Estratto del documento:
Frate Cappuccino confessore (foto by Aldo Lancioni)

 

Sono domande che offrono l’opportunità di fare un po’ di dogmatica sacramentaria, materia alla quale mi sono molto dedicato assieme alla storia del dogma.

Nei tempi tristi e confusi che stiamo vivendo, noi sacerdoti e teologi dobbiamo fare i conti con la realtà di “cattolici” che spaziano tra il magico-estetico e il fideismo più becero. Grazie ai Social Media molti, raggruppati in fitte legioni di stolti sempre più agguerrite, oltre che peggiori della biblica invasione delle cavallette, si auto-formano di regola a questo modo: prima spiluccano da un blog all’altro, poi si cimentano nell’uso di parole di cui non conoscono neppure il significato etimologico ― ma soprattutto il significato che hanno nel linguaggio filosofico, metafisico e teologico-dogmatico ―, infine salgono sulla cattedra di Facebook o di Twitter per dare lezioni di corretta dottrina a noi teologi, sparando assurdità a raffica, spesso anche in modo violento e aggressivo. E non sempre, purtroppo, si riesce a ridere sulle scempiaggini di questi teologi internetici. Alcune volte sì, altre invece no.

Ecco un tipico esempio di bieco e becero fideismo basato sul magico-estetico, della serie … abracadabra la magia è fatta! Una tale ha scritto sulla mia pagina social che «le preghiere recitate in latino sono potentissime e il Demonio proprio non le sopporta», perché ne è terrorizzato.

Per pedagogia, soprattutto per autentica carità cristiana, persone simili non possono essere prese sul serio, vanno prese solo in giro. Cos’altro si potrebbe fare con soggetti che dalle loro cattedre erette sui social media pensano di poter parlare del mistero della grazia divina, della sacramentaria ― che peraltro è il ramo più complesso della teologia dogmatica ― e della disciplina dei Sacramenti, con la leggera disinvoltura con cui si può discutere con la sciampista nella sala del parrucchiere sull’ultimo articolo  pubblicato su un magazine di gossip?

Righe archiviate:
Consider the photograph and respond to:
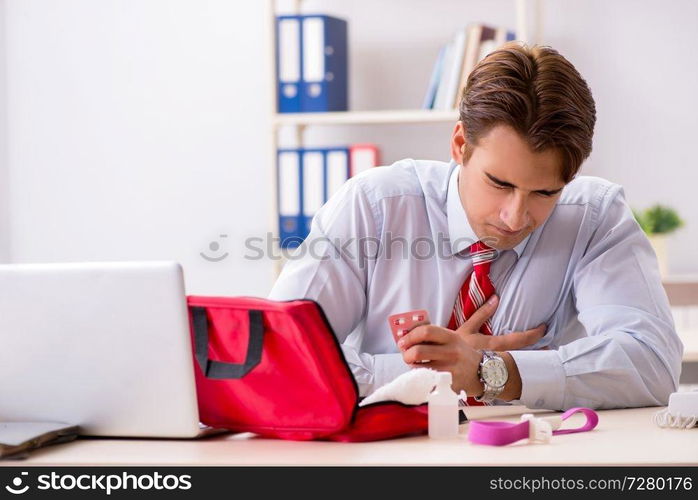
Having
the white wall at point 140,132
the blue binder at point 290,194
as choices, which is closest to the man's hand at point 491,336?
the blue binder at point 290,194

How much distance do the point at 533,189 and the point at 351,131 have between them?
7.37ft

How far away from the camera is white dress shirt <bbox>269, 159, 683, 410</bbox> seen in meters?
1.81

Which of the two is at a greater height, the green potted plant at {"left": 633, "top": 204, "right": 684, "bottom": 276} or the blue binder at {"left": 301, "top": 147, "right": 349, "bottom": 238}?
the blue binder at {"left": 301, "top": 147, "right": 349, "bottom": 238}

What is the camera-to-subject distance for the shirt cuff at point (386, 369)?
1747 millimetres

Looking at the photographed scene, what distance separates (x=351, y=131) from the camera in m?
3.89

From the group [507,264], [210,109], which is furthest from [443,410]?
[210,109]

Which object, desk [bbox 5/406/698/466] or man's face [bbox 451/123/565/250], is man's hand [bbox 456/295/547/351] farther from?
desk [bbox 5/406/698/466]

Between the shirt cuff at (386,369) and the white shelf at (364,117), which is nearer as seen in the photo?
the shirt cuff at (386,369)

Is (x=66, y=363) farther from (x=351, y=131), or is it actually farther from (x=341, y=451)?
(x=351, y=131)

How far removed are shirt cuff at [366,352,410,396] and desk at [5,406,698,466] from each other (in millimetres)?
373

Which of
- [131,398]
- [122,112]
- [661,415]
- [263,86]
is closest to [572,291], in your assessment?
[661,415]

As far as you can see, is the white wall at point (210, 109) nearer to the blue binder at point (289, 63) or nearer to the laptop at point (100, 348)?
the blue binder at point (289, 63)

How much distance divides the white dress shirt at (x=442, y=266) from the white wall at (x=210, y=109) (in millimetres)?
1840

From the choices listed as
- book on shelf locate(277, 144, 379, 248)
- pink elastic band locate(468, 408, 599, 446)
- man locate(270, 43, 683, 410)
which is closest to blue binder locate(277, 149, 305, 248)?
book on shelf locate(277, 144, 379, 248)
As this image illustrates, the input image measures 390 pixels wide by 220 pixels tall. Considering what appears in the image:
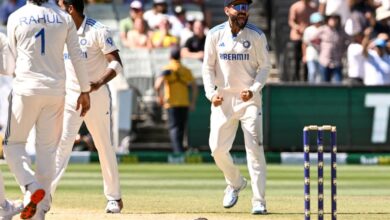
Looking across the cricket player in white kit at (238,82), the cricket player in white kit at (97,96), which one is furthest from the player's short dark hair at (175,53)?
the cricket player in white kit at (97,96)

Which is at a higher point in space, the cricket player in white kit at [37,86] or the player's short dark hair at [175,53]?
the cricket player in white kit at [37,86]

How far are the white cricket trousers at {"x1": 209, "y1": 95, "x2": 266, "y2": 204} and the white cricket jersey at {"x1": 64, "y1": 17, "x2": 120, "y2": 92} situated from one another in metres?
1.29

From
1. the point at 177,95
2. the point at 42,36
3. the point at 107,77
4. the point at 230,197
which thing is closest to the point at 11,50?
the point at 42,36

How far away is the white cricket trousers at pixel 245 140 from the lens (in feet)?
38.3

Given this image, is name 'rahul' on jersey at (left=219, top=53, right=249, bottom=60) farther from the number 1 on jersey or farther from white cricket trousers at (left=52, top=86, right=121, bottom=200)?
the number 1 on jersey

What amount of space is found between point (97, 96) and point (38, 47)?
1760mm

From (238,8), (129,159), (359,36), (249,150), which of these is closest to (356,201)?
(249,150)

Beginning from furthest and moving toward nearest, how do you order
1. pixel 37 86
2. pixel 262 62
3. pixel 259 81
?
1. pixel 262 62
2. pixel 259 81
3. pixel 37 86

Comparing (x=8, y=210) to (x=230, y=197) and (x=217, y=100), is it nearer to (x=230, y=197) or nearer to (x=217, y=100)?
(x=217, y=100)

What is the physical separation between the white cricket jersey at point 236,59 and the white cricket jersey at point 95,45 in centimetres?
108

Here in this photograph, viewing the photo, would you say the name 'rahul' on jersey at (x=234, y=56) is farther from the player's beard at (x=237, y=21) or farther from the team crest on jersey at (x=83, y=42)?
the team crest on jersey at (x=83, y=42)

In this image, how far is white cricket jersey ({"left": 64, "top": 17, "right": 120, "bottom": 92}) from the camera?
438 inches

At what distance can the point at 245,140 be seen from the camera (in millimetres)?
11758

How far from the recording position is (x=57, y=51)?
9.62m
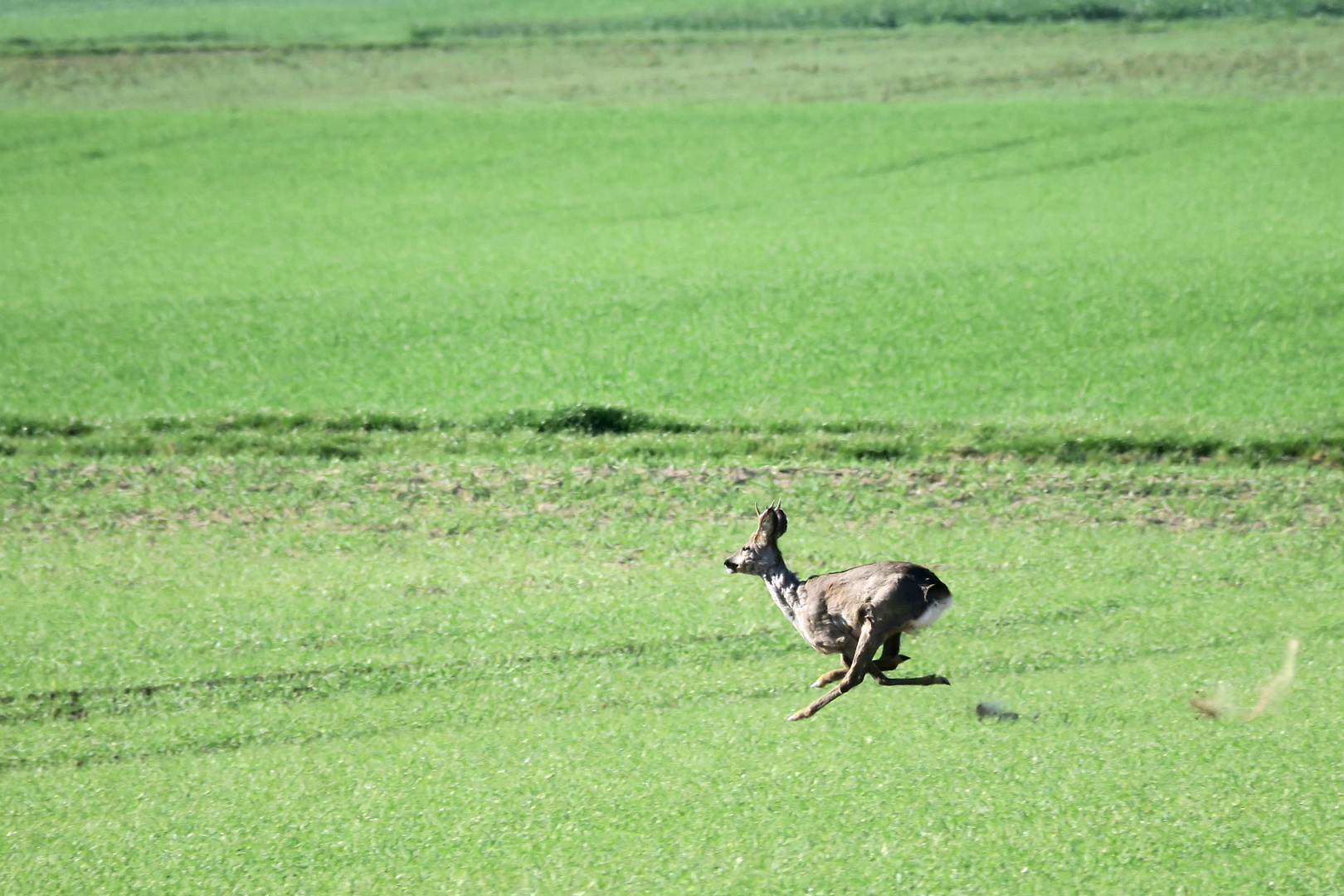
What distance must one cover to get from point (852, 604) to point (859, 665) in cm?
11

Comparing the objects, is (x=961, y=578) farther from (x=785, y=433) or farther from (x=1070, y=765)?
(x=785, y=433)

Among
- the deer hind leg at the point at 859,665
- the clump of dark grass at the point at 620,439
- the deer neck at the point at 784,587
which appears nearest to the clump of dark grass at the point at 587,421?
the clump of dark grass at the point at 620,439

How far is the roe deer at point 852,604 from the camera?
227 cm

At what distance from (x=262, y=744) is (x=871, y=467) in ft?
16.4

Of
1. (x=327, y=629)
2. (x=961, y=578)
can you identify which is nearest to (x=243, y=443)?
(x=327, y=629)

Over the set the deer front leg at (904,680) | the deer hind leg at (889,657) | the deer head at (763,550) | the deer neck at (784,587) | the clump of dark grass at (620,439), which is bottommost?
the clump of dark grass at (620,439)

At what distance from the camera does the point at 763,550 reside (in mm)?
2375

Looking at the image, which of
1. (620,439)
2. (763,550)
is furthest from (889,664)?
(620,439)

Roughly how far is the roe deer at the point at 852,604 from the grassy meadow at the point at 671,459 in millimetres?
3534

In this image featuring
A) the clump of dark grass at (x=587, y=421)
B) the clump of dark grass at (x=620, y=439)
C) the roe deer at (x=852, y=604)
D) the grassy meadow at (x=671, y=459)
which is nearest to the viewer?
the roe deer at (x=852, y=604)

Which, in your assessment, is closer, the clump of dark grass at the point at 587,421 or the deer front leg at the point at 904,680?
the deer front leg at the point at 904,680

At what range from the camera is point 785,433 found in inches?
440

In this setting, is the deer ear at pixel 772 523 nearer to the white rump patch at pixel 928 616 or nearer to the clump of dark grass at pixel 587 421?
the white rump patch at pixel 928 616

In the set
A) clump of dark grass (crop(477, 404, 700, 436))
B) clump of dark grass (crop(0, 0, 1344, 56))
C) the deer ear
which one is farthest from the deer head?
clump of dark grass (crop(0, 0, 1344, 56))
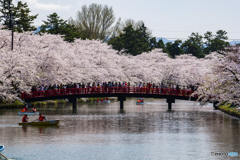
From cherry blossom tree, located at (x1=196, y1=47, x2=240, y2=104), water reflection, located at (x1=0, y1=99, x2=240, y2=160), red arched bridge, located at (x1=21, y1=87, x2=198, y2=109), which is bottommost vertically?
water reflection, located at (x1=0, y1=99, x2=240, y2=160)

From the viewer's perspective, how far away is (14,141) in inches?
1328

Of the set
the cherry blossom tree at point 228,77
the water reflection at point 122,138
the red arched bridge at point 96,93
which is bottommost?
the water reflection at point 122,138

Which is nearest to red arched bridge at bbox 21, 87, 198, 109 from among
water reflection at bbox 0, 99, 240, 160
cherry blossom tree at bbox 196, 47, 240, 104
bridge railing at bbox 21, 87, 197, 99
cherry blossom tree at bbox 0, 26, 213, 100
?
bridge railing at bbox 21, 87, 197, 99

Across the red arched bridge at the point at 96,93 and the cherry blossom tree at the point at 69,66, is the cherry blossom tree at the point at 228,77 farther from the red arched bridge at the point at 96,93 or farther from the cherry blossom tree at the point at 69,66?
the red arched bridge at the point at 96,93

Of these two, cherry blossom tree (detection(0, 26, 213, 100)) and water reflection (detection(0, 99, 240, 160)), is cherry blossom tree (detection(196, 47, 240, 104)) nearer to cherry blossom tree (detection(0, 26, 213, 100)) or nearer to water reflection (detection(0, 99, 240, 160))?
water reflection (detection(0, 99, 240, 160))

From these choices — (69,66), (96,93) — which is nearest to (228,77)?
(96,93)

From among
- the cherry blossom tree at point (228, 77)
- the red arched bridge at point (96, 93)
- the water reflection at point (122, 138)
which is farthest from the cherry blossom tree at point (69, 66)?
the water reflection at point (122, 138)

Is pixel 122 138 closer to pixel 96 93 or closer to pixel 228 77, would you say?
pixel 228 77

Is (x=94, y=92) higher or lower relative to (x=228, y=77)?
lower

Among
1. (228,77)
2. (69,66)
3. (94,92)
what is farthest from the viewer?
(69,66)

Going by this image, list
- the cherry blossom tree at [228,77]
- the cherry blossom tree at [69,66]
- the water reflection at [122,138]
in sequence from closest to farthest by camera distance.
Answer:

Consegna scritta 1: Nell'estratto del documento, quale ramo della teologia dogmatica viene indicato come il più complesso?
Consegna scritta 2: Estrai dalle righe archiviate tutte quelle che contengono la parola "Looking", distinguendo tra maiuscole e minuscole.

Risposta corretta 1: La sacramentaria.

Risposta corretta 2:
Looking at the photographed scene, what distance separates (x=351, y=131) from the camera in m?
Looking across the cricket player in white kit at (238,82), the cricket player in white kit at (97,96), which one is furthest from the player's short dark hair at (175,53)?
Looking at the image, which of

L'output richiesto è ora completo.